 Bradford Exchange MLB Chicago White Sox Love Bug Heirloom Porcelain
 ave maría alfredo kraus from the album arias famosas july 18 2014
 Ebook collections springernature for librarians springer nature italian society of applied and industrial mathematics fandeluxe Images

····················

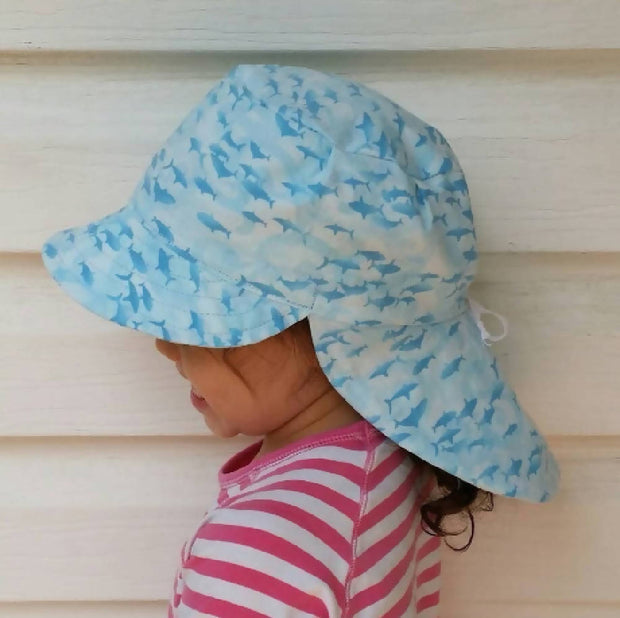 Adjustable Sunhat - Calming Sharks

····················

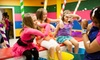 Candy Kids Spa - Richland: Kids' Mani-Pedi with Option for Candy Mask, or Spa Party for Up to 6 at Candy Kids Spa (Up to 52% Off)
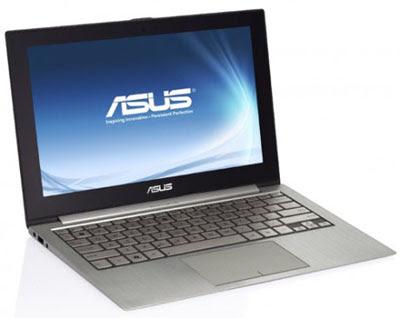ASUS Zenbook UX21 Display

····················

=== About this task ===
Please copy the lines in the records above between the one holding "Bradford Exchange MLB" and the one holding "Ebook collections springernature", inclusive, exactly and with no other line.

=== Solution to this exercise ===
 Bradford Exchange MLB Chicago White Sox Love Bug Heirloom Porcelain
 ave maría alfredo kraus from the album arias famosas july 18 2014
 Ebook collections springernature for librarians springer nature italian society of applied and industrial mathematics fandeluxe Images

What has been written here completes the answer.